Join Triumph!
At Triumph, our vision is a world where freight transactions are accurate and seamless on the most modern and secure freight transaction network. That’s why we’re looking for passionate, innovative, solutions-oriented people to join our team. We thrive on providing exceptional customer service and we look for team members with an entrepreneurial spirit and a passion to build successful partnerships with our clients. Because at the end of the day our goal is to help our partners businesses run better.
Position Summary:
The successful candidate can comprehend all aspects of Cybersecurity and apply technical application security testing expertise to assist in identifying application vulnerabilities. As a Senior Application Security Engineer your responsibilities will include application security assessments, code reviews, penetration testing, and vulnerability management. The Senior Application Security Engineer is a technical role and serves as subject matter expert in product security architecture, security testing, secure design review and security engineering.
ESSENTIAL DUTIES & RESPONSIBILITIES
Design and implement SDLC practices including code reviews, static/dynamic code analysis and vulnerability assessments.
Implement various types of scanning (SAST, DAST, SCA, etc.) into the CI/CD pipelines and ensure results are appropriately surfaced to developers.
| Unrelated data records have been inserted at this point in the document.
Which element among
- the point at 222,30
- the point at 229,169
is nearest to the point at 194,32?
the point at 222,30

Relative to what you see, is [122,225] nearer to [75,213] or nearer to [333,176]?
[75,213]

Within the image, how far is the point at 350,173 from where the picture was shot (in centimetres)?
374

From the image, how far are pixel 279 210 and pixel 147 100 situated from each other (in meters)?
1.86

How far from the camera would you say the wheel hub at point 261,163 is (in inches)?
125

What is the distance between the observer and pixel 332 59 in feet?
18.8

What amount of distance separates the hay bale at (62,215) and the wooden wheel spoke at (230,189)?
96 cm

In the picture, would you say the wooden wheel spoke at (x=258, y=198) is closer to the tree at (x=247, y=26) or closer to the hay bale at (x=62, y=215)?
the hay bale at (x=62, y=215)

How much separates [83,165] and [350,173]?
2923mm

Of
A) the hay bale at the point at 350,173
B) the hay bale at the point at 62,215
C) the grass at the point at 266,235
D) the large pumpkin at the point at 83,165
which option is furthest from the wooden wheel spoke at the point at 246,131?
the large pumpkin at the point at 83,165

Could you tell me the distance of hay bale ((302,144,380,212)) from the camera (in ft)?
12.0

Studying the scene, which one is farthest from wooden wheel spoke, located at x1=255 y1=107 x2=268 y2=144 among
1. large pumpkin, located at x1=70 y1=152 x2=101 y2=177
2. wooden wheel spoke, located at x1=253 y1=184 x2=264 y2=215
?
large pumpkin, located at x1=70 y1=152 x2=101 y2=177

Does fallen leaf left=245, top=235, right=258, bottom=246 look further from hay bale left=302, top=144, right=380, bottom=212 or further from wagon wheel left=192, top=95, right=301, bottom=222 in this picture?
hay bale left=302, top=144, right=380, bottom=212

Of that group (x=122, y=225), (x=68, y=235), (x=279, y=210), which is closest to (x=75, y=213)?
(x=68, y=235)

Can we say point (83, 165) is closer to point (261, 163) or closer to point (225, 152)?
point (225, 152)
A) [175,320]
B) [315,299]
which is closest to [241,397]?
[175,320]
Develop security related libraries used in the environment.
Collaborate with developers and conduct regular security assessments.
Develop security integrations to be used in CI/CD pipeline and for development teams.
Work with development teams to ensure that application security risks are identified and remediated in a timely manner while maintaining a balance between security & usability.
Consult and train developers on secure coding practices and ensure development teams are validating for OWASP.
Triage vulnerabilities from dynamic and static scanning tools with development teams
Perform web application penetrating testing.
Implement security strategies to mature the OWASP software assurance maturity model.
Manage and tune web application firewalls.
Design and implement technologies to automate security processes.
Consult on secure architecture, least privileged design, threat mitigations, and security standard methodologies.
Other duties as assigned.
EDUCATION & QUALIFICATIONS
Bachelor’s Degree in Computer Science or related field is preferred.
6 to 8 years of experience in application security, application development and DevSecOps.
OSWE, GWAPT or similar certification is preferred.
Communicate and present security concepts to technical and non-technical audiences.
Knowledge with SOX and SOC2 compliance is a plus.
Knowledge of AWS and Kubernetes or related cloud / container technologies is preferred.
Experience with identity lifecycle management and federation technologies such as SAML.
Knowledge of Docker, Kubernetes, Jenkins and Github.
Extensive knowledge of the OWASP Top 10.
SKILLS & ABILITIES REQUIRED
Ability to function with moderate supervision.
Strong interpersonal skills.
Quality written and oral communication, and presentation skills.
Critical thinking and problem-solving skills.
Attention to detail.
Commitment to operational excellence and continuous process improvement.
Willingness to expand and apply security knowledge, skills, and abilities to department initiatives.
Compensation Range
Annual Salary: $151,038.00 - $234,109.00***Location: Dallas, TX or Remote U.S. excluding the following states: AK, DE, ID, ND, RI, VT, WY ***
We offer Medical, Dental, Vision, Paid Time Off, 401k and much more.